Excerpted data:
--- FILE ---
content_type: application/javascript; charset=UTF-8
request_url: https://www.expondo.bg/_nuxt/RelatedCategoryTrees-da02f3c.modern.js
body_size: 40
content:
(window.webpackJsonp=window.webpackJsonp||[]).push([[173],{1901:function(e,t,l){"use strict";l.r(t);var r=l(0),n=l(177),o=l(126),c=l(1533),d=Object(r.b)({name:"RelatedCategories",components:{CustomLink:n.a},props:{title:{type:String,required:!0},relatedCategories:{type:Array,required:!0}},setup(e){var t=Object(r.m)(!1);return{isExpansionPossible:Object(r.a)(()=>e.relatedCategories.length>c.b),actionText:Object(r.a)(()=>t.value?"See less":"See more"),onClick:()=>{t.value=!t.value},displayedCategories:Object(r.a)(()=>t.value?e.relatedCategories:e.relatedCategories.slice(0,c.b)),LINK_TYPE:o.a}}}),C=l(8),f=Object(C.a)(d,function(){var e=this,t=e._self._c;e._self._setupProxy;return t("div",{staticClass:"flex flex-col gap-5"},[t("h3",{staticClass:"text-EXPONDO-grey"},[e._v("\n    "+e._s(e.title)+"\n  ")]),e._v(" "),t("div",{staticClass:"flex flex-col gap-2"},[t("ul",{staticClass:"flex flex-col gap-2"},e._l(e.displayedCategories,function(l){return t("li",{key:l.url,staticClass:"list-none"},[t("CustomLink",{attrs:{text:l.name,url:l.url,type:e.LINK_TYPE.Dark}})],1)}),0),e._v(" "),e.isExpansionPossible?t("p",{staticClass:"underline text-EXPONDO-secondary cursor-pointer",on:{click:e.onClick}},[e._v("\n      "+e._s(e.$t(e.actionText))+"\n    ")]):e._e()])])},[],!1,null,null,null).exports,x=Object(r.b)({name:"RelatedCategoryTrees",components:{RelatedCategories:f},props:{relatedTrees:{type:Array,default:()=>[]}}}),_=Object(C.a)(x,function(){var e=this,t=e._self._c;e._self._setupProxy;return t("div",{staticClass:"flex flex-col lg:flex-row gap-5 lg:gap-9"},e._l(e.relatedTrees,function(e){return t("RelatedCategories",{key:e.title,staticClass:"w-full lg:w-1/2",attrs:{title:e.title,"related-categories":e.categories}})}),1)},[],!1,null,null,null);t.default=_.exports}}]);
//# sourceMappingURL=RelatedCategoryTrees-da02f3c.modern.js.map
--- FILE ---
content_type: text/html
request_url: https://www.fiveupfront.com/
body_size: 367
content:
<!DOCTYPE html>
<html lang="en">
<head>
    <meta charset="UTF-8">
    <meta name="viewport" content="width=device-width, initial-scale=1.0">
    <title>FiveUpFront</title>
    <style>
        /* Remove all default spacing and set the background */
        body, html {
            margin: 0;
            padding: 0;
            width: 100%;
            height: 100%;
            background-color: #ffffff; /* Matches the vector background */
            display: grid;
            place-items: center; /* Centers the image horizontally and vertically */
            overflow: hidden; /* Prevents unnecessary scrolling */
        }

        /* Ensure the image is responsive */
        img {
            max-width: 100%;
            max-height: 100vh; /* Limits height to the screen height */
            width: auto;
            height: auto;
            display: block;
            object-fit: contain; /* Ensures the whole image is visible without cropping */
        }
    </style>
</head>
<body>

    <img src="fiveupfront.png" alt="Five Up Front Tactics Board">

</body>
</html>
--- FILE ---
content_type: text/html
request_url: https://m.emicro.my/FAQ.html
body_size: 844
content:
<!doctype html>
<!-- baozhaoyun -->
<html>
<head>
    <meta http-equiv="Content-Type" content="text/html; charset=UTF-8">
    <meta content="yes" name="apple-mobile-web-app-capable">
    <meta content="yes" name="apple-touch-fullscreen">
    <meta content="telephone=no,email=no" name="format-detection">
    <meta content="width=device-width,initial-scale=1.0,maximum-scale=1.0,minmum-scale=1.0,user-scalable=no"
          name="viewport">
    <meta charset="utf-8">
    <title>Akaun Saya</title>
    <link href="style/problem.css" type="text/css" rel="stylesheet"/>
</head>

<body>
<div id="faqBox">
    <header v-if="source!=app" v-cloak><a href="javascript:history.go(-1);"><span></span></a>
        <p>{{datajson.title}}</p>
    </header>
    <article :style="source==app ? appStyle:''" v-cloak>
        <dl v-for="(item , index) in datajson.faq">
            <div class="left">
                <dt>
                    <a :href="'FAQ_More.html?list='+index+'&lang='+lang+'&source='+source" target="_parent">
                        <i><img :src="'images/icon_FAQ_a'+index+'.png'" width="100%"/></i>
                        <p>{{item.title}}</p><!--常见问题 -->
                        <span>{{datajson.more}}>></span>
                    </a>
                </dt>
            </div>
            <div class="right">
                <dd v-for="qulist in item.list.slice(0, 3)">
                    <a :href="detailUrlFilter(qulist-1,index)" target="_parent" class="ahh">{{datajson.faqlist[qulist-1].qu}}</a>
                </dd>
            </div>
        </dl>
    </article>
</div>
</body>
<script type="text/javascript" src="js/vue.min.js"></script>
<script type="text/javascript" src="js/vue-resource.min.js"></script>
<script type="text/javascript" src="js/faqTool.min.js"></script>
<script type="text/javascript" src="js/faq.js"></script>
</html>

What to do:
Which lines of the records above contain the word "article"? Report each one.

Result of the task:
    <article :style="source==app ? appStyle:''" v-cloak>
    </article>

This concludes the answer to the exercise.